Sheriff begins sending prisoners out of county
Jail overcrowded months after new addition completed
By Ray Dyer
It didn’t take long for the new Canadian County Jail to hit the overcrowded button.
On Monday, Sheriff Randall Edwards received permission from commissioners to move 40 prisoners to Pottawatomie County. Edwards said the jail had 228 prisoners as of Monday. The capacity for the jail is 194.
The county spent $4.6 million to build the new dormitory-style jail which opened in late November. The extra jail space was necessary because the county constantly exceeded the capacity of the jail that was built in the 1980s. That jail had a capacity of 72 prisoners. State jail inspectors and state fire marshals were threatening to close the jail if the county did not address the situation.
Twice county voters rejected plans to build much larger jails. Both issues were tied to sales tax hikes. Commissioners then followed Edwards’ original suggestion which was to expand the existing jail. Funding came from savings in not sending inmates out of county, as well as the implementation of a county use tax that could be tapped if needed.
But Edwards said with the growth Canadian County is experiencing, the expansion was basically filled before it opened.
“In 2008, Canadian County had a population of 112,000. Today we’re at 130,000,” Edwards said.
The sheriff said 29 of the inmates being held here are bound for the state prison system. They were all convicted of crimes committed in Canadian County, but because state prisons are also filled to capacity, they are held in the county jail until state space opens up.
Edwards said the Department of Corrections has indicated six of the prisoners will be moved out of Canadian County by Thursday, but when the others will move is not yet known.
“The DOC gets them at their leisure and their convenience,” Edwards said.

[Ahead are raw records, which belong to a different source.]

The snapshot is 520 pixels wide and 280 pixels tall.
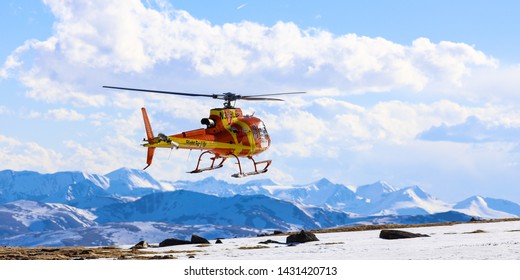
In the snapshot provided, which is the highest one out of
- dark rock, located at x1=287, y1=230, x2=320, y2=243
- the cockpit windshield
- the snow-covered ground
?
the cockpit windshield

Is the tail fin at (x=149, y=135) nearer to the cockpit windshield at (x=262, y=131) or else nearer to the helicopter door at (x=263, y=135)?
the helicopter door at (x=263, y=135)

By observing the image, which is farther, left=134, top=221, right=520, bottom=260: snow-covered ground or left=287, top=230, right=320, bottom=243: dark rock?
left=287, top=230, right=320, bottom=243: dark rock

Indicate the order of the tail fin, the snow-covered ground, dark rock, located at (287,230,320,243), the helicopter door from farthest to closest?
the helicopter door
dark rock, located at (287,230,320,243)
the tail fin
the snow-covered ground

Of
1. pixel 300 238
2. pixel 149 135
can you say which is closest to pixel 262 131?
pixel 300 238

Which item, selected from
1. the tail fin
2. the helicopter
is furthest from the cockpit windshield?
the tail fin

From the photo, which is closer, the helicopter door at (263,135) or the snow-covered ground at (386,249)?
the snow-covered ground at (386,249)

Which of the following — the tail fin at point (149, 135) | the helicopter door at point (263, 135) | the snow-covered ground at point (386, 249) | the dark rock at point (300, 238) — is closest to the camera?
the snow-covered ground at point (386, 249)

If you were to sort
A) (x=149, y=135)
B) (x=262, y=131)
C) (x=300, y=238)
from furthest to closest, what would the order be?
(x=262, y=131), (x=300, y=238), (x=149, y=135)

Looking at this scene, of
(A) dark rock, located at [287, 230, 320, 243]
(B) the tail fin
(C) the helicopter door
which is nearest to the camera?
(B) the tail fin

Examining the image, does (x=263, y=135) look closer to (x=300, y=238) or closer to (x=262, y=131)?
(x=262, y=131)

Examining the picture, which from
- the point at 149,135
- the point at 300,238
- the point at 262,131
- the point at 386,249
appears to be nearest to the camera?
the point at 386,249

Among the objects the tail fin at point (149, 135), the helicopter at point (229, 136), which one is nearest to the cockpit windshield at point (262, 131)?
the helicopter at point (229, 136)

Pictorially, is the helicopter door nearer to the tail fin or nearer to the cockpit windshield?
the cockpit windshield

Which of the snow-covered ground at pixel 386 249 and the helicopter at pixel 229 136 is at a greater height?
the helicopter at pixel 229 136
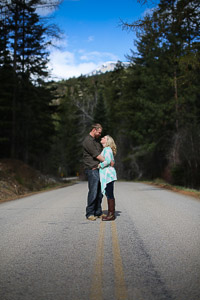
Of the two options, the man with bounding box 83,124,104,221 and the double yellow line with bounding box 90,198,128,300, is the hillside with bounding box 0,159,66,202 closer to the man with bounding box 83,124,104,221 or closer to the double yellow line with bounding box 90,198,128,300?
the man with bounding box 83,124,104,221

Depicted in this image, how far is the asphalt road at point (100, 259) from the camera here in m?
3.44

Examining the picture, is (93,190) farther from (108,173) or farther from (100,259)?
(100,259)

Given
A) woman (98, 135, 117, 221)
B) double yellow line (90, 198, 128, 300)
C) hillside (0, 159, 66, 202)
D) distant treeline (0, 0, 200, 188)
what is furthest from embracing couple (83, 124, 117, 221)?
hillside (0, 159, 66, 202)

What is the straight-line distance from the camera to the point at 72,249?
520cm

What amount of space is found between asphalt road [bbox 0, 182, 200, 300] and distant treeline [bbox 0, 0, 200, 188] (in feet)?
25.5

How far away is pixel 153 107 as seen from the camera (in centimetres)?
3025

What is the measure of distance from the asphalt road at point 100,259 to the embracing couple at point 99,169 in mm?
423

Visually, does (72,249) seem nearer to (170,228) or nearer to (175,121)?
(170,228)

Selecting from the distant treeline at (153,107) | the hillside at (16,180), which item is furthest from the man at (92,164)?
the hillside at (16,180)

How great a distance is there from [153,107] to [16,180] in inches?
611

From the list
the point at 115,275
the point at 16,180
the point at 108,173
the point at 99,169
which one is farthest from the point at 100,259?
the point at 16,180

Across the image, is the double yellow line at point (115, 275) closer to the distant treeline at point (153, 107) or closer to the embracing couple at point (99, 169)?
the embracing couple at point (99, 169)

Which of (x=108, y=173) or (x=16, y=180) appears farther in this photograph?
(x=16, y=180)

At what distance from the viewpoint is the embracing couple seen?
25.5ft
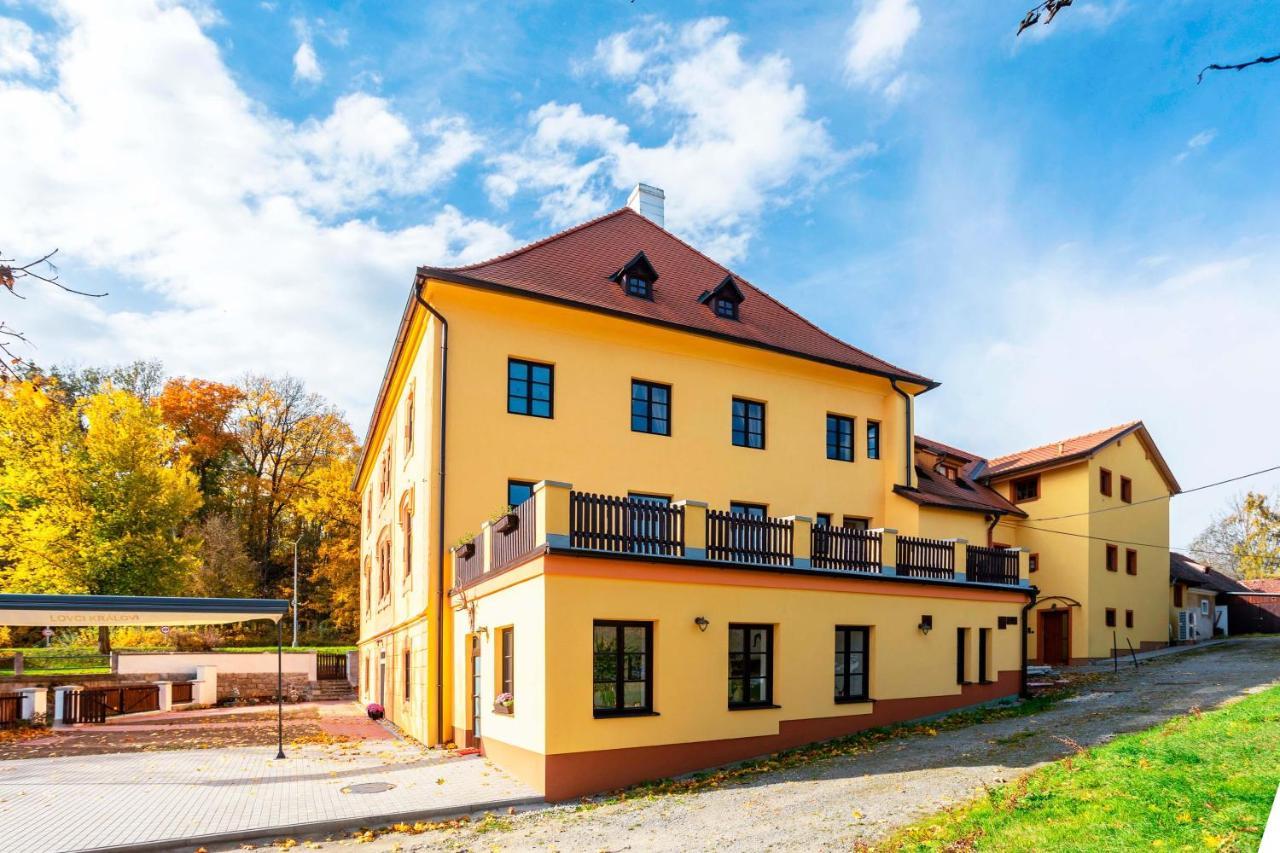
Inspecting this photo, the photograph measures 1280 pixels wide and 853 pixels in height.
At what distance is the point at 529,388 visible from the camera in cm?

Canadian County will pay Pottawatomie County $20 per day for each inmate housed there. Edwards projected the cost would add up to about $12,000 by the end of the month. The current fiscal year ends June 30. If the situation has not cleared up by then, a new agreement will have to be made because of the start of the new fiscal year, Edwards said.
The sheriff said commissioners need to act soon to begin Phase II of the jail expansion. He said Phase II would duplicate the most recent expansion, but would cost less because the kitchen and laundry built in Phase I will also serve Phase II.
Edwards said Phase II would probably cost in the neighborhood of $3.5 to $4 million. He said the plans are basically the same as Phase I. Edwards said the project would need to be bid and a funding method identified. He predicted it would take “a minimum of 18 months” and more like two years before “we could get into it.”
Edwards said while some are talking about the need for a new county fairgrounds, “the reality is we’ve got a jail that needs more beds.”
Phase II, Edwards said, would boost the number of beds to 314.
“I think if we had that number of beds we’d be in good shape for at least seven to eight years,” Edwards said. He said Oklahoma guidelines suggest four jail beds for every 1,000 people living in a county.
The jail census has consistently been “above the 200 mark” since the jail expansion was opened. Edwards said it spiked this week to 228.
“On May 11 we were 22 over,” he said. “We haven’t gone below 200,” he said.